BDO flags potential policy gaps with R&D review recommendations
The scale of the proposed reforms to the R&D tax incentive means they may be difficult to legislate and challenging to administer in practice, according to the mid-tier firm.
Last week, the independent panel responsible for reviewing Australia's research and development settings handed down its final recommendations.
The panel's final report proposed a significant redesign of the research and development tax incentive (RDTI) but BDO has warned there are potential policy gaps with some of the recommendations.
While the report identified the RDTI as a key policy lever, it argued that reform was needed to increase its impact and better support high-growth, innovative businesses.
The proposals would represent a complete overhaul of the program, according to BDO.
However, the accounting firm warned that the scale of the proposed reforms means they may be "challenging to legislate and potentially even more challenging to administer in practice".
It also warned that the proposed framework could introduce substantially greater complexity.
"The current system differentiates between refundable and non-refundable offsets based on turnover and is largely industry agnostic," the accounting firm said.
"The proposed model introduces on- and off-ramps linked to revenue growth, alongside sector-specific carve-outs and premium incentive streams, significantly increasing the complexity of the program."

○ ○ ○

*WHAT THE TASK ASKS*
Please list every feature that the article above on BDO and the R&D review says the proposed model introduces.

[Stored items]
○ ○ ○

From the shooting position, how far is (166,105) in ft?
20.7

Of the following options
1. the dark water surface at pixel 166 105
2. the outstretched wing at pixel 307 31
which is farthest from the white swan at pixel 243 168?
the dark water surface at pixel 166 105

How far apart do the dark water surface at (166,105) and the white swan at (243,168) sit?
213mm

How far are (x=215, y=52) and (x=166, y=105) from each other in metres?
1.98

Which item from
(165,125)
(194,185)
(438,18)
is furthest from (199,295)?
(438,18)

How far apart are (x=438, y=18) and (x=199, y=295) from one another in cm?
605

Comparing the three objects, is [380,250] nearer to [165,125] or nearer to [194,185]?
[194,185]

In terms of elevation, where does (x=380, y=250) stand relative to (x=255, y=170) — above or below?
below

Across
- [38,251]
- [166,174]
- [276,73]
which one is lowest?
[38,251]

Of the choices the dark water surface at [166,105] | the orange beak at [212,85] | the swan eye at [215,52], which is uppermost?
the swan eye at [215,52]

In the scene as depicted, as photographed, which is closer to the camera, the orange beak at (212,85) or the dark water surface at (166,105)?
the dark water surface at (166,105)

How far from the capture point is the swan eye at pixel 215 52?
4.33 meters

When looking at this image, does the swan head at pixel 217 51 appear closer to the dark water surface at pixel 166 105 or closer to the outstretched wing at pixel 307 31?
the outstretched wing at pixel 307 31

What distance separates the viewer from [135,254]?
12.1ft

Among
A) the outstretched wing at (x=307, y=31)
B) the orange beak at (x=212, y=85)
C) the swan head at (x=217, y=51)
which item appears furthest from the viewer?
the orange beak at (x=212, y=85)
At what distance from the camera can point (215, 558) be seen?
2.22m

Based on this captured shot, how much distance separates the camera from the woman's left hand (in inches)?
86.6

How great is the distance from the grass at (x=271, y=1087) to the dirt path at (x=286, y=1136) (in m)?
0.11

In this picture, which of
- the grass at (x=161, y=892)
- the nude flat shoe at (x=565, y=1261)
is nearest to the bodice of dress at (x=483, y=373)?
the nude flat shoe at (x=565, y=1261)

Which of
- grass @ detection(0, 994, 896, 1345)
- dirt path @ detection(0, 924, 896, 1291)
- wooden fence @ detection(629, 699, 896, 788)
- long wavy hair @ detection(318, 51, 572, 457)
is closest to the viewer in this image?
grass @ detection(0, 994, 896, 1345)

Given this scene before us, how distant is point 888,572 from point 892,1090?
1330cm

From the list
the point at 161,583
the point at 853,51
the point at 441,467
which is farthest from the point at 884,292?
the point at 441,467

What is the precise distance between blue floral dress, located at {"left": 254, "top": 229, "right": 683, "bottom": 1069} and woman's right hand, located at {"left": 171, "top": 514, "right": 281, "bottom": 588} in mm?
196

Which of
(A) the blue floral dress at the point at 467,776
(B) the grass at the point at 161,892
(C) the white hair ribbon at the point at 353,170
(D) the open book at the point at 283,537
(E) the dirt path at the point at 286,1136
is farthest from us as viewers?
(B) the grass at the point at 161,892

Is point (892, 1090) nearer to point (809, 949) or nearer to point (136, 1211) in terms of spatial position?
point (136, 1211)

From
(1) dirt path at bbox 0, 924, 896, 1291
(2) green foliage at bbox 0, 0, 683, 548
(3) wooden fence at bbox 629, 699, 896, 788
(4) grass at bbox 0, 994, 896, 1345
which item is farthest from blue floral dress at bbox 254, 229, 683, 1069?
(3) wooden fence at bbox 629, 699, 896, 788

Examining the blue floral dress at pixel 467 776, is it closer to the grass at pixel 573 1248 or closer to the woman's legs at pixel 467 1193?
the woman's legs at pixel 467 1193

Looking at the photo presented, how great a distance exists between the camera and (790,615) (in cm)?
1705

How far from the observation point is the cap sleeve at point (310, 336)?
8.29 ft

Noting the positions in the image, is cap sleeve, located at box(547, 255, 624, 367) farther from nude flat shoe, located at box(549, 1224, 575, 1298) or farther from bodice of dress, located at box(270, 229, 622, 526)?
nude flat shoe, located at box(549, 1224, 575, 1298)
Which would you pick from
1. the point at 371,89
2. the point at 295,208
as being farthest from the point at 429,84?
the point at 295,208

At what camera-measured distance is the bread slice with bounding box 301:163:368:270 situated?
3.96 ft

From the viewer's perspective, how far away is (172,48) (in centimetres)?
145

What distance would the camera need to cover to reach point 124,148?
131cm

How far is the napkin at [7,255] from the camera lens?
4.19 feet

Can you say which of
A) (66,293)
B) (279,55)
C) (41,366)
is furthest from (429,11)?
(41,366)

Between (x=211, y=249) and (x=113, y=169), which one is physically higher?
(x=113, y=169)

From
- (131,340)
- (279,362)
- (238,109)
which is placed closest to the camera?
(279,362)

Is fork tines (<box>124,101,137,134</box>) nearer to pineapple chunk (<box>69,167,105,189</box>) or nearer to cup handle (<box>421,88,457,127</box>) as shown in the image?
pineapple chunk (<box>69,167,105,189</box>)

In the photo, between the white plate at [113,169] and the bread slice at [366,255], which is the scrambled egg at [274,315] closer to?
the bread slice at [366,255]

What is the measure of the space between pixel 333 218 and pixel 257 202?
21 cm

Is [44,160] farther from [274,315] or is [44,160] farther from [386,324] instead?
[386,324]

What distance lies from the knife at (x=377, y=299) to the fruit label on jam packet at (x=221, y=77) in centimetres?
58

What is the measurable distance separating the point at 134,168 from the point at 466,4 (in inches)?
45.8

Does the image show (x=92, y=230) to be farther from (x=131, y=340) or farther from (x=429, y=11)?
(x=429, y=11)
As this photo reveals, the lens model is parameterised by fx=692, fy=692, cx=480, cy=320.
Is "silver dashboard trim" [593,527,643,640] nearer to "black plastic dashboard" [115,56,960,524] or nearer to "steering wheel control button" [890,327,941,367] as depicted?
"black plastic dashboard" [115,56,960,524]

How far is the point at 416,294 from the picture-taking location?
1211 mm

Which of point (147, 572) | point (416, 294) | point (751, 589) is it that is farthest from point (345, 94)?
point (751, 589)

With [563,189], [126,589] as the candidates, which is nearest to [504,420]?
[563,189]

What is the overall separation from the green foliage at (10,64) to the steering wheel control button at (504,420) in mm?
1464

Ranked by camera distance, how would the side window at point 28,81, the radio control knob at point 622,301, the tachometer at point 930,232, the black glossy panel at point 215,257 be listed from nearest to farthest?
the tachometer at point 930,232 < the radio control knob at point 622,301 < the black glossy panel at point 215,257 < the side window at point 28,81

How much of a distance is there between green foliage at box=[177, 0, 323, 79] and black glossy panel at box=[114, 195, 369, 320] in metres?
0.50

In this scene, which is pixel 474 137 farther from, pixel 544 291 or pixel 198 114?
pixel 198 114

○ ○ ○

*COMPLETED TASK*
- On- and off-ramps linked to revenue growth
- Sector-specific carve-outs
- Premium incentive streams